Passage provided:
The Geneia blog is the most frequently visited page on our website. In 2019, there were 390,000 visitors to the blog, and the most popular reads were:
Blogs about artificial intelligence (AI) were – and continue to be – popular reads. I strongly suspect, as do many, that AI will dominate healthcare and health IT conversations this year. As Molly Gallaher Boddy, Geneia’s strategy planning manager, recently wrote,
“…we predict that 2020 will be the year we see healthcare AI move far beyond chatbots and physician transcription, instead increasingly translating into lower costs, better care, streamlined operations and earlier indications of chronic disease.”
Realizing the promise of healthcare AI certainly is a critical focus of the Geneia Data Intelligence Lab. Expect us to be talking more about the models we’re creating such as the Diabetes Complication Model.
For type 2 diabetics at risk of a complication, this model identifies the likelihood of complications. Health plans, hospitals and other healthcare organizations can then direct the identified patients towards high-value preventive and self-care options. Preliminary results show that a health plan with one million members using this model to predict and intervene with those diabetics determined to be at risk for a diabetes-related complication may potentially realize an annual savings of approximately $1.5 million.

Work instructions:
1. Rewrite the paragraph of the blog post that begins "For type 2 diabetics at risk of a complication" as a short bulleted list that keeps its main facts.
2. According to the blog post, how does the Diabetes Complication Model make it possible for healthcare organizations to direct certain patients toward preventive and self-care options?
The items that come after the blog post have no connection to it.

Extracted records:

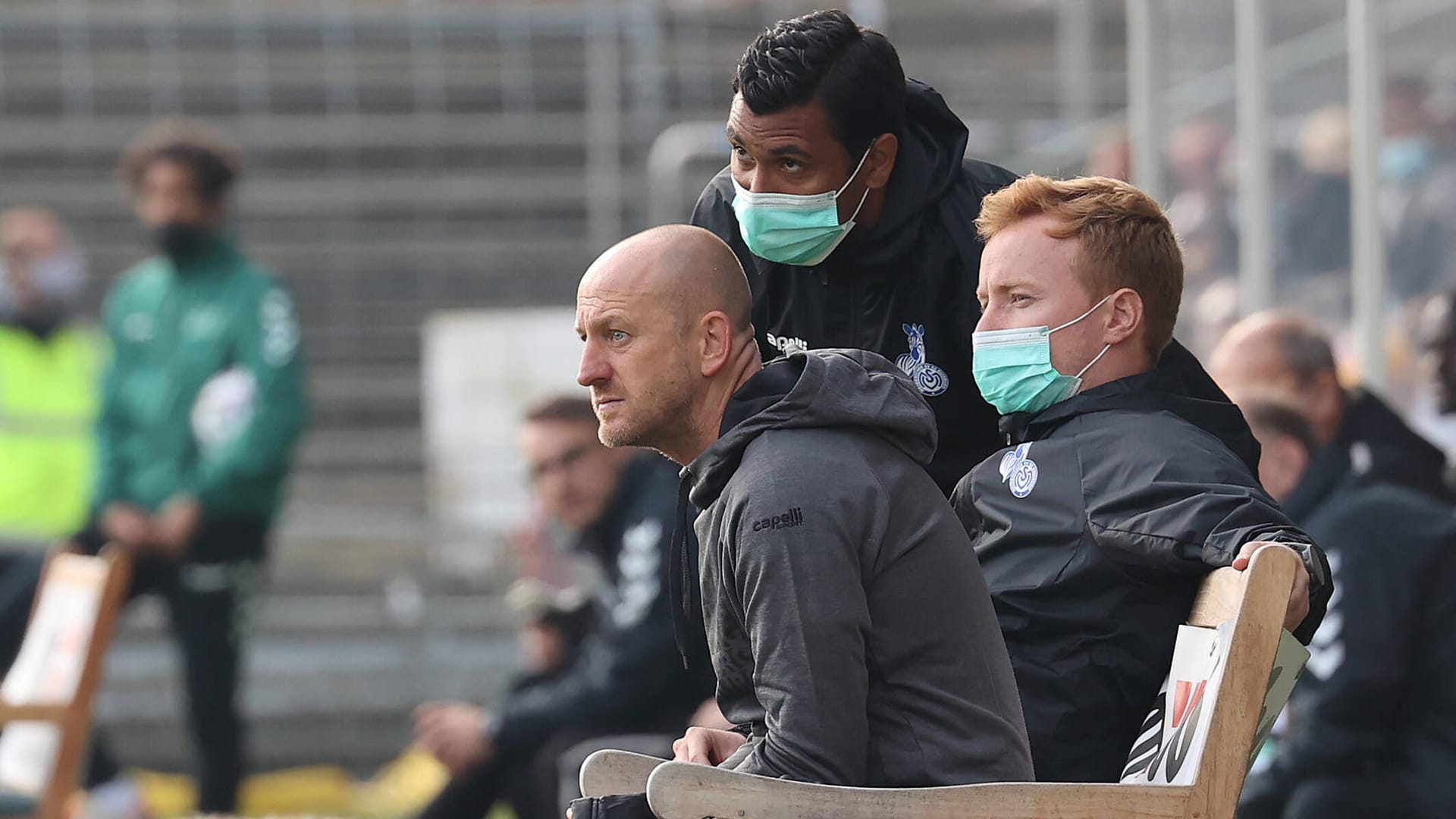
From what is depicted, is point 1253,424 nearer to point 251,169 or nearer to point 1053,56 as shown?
point 1053,56

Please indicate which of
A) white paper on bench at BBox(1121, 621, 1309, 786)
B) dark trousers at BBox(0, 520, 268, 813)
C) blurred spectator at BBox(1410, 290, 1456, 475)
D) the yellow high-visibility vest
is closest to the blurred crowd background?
the yellow high-visibility vest

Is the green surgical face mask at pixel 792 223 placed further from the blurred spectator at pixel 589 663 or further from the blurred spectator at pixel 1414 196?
the blurred spectator at pixel 1414 196

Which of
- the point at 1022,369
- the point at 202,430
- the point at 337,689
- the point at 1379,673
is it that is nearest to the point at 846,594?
the point at 1022,369

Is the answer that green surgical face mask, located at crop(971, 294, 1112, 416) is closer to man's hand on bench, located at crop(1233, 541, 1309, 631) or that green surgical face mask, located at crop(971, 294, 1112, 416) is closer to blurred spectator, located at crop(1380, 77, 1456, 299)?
man's hand on bench, located at crop(1233, 541, 1309, 631)

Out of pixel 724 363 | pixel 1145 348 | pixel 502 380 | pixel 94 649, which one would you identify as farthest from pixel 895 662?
pixel 502 380

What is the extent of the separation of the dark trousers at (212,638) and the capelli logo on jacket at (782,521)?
4.80m

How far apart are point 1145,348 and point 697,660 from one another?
2.54 ft

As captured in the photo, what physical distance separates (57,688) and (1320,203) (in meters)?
3.53

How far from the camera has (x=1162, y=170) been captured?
6531 millimetres

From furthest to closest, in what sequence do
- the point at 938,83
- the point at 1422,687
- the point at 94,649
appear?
the point at 938,83 < the point at 94,649 < the point at 1422,687

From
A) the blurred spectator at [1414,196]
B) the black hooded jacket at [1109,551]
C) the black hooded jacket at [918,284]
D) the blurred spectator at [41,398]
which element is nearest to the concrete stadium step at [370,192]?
the blurred spectator at [41,398]

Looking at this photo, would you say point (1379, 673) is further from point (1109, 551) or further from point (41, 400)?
point (41, 400)

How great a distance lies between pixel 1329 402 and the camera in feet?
14.2

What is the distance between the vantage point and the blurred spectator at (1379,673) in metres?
3.97
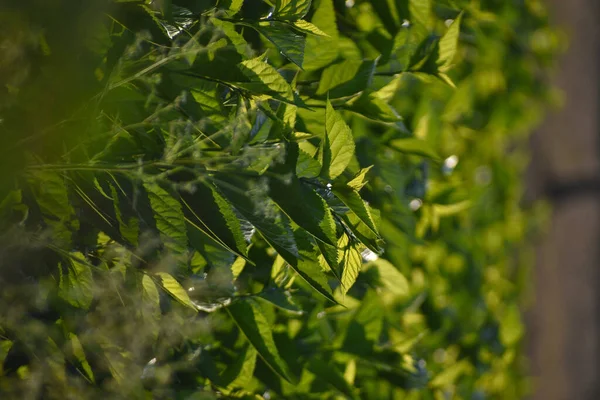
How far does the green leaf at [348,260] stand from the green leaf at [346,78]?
0.32 meters

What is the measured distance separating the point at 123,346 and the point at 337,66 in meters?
0.65

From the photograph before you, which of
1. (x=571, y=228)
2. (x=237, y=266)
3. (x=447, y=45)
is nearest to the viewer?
(x=237, y=266)

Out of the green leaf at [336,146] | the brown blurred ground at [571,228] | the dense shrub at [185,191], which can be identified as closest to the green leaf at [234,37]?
the dense shrub at [185,191]

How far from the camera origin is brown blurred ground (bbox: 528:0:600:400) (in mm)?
5090

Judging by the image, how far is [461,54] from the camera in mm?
2676

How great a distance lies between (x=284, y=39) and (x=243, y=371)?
63 centimetres

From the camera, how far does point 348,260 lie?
112 centimetres

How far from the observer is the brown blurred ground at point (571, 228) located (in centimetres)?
509

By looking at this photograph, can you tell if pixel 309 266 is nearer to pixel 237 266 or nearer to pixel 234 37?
pixel 237 266

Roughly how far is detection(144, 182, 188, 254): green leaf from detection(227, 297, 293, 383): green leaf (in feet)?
0.93

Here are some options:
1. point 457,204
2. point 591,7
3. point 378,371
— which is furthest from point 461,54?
point 591,7

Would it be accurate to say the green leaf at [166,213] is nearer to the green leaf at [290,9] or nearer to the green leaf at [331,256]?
the green leaf at [331,256]

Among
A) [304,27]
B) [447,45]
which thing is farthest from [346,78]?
[447,45]

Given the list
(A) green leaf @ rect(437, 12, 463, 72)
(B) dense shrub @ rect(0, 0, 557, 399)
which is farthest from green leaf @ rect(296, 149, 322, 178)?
(A) green leaf @ rect(437, 12, 463, 72)
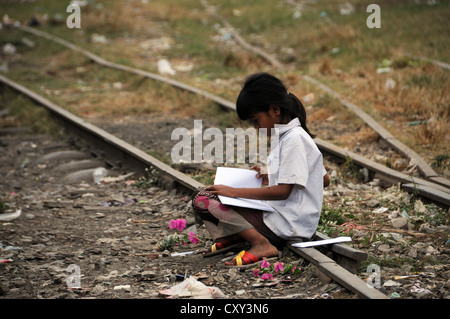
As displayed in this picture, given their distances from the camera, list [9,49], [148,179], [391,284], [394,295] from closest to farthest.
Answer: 1. [394,295]
2. [391,284]
3. [148,179]
4. [9,49]

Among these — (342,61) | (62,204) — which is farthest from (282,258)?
(342,61)

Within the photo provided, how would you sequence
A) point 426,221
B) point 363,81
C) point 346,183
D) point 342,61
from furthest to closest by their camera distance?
point 342,61, point 363,81, point 346,183, point 426,221

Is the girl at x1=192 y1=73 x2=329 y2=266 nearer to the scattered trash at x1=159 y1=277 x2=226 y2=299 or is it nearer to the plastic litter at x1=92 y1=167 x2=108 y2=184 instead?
the scattered trash at x1=159 y1=277 x2=226 y2=299

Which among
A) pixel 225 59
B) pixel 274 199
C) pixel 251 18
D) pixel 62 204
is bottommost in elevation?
pixel 62 204

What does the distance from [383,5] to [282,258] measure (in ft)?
46.8

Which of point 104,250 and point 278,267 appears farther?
point 104,250

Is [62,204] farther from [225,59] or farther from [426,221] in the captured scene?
[225,59]

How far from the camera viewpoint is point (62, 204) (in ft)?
19.3

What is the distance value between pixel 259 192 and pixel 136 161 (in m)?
3.13

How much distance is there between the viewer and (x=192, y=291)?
11.5 ft

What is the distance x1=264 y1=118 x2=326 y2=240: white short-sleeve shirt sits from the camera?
361 cm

Answer section:
1.
- The Diabetes Complication Model identifies the likelihood of complications for type 2 diabetics at risk of one.
- Health plans, hospitals and other healthcare organizations can then direct those patients toward high-value preventive and self-care options.
- Preliminary results suggest that a health plan with one million members that uses the model to predict and intervene may save about $1.5 million a year.

2. The model identifies the likelihood of complications among type 2 diabetics at risk of one. Health plans, hospitals and other healthcare organizations can then direct the patients it identifies toward high-value preventive and self-care options.